**What needs to be done**:
Retype the whole listing, please, keeping every line exact and dropping the pictures.

**Source material**:
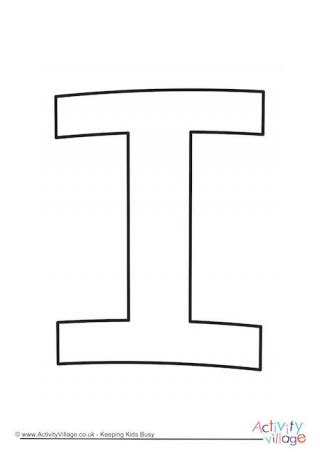 letter i template letter template lower i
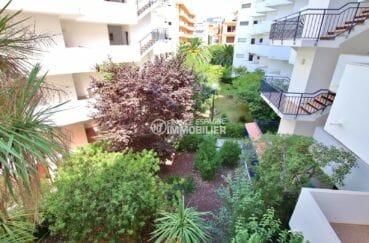 roses espagne: appartement 29 m², aperçu des extérieurs de la résidence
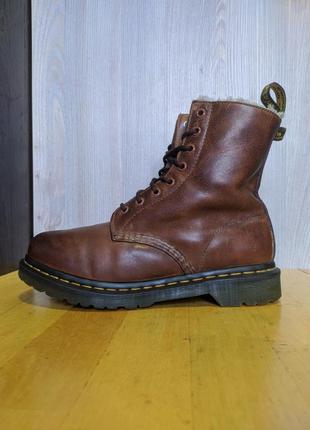 Ботинки кожаные dr. martens 1460 serena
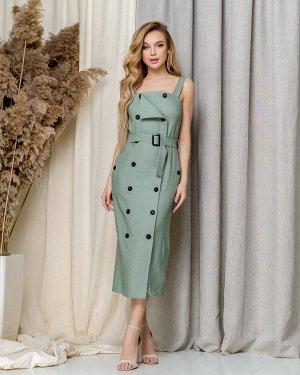 Платье Z83525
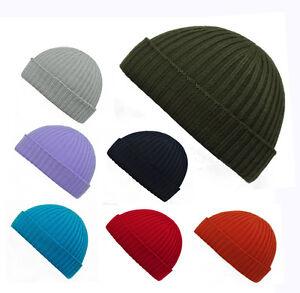 100% Fine Merino Wool Ribbed Beanie Hat Hats Headwear Warm Plain ... 2796368f2df5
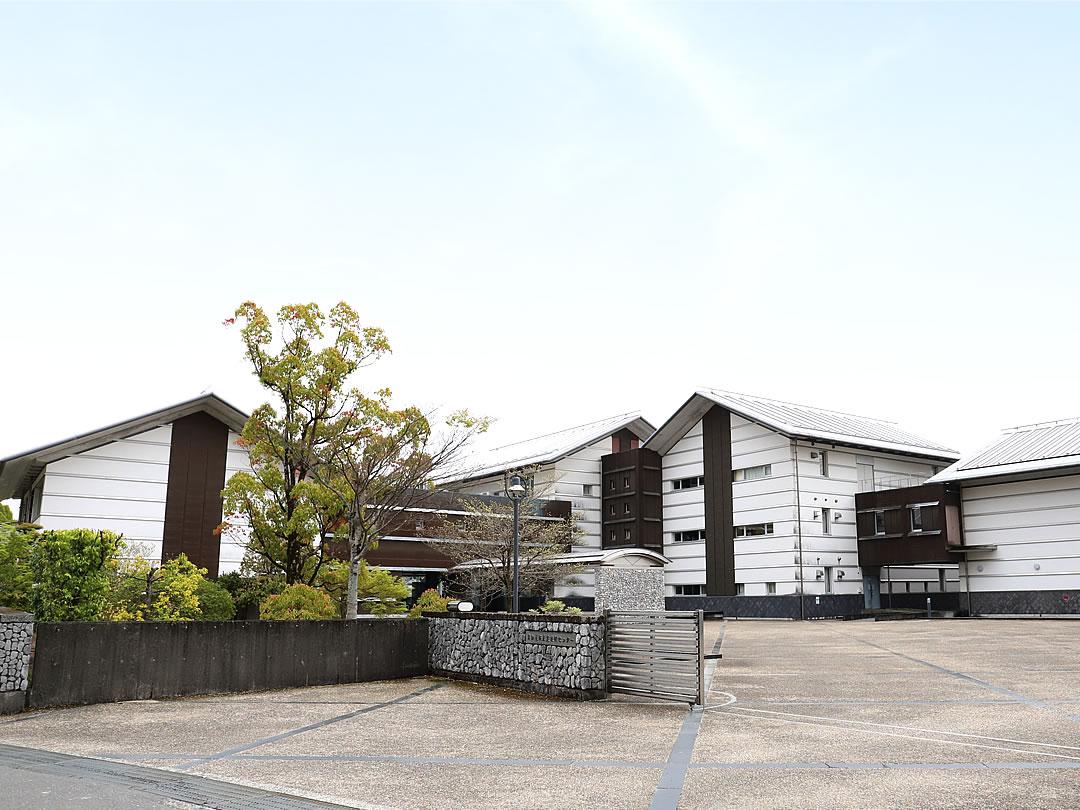 紙産業技術センター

**Finished exercise**:
 letter i template letter template lower i
 roses espagne: appartement 29 m², aperçu des extérieurs de la résidence
 Ботинки кожаные dr. martens 1460 serena
 Платье Z83525
 100% Fine Merino Wool Ribbed Beanie Hat Hats Headwear Warm Plain ... 2796368f2df5
 紙産業技術センター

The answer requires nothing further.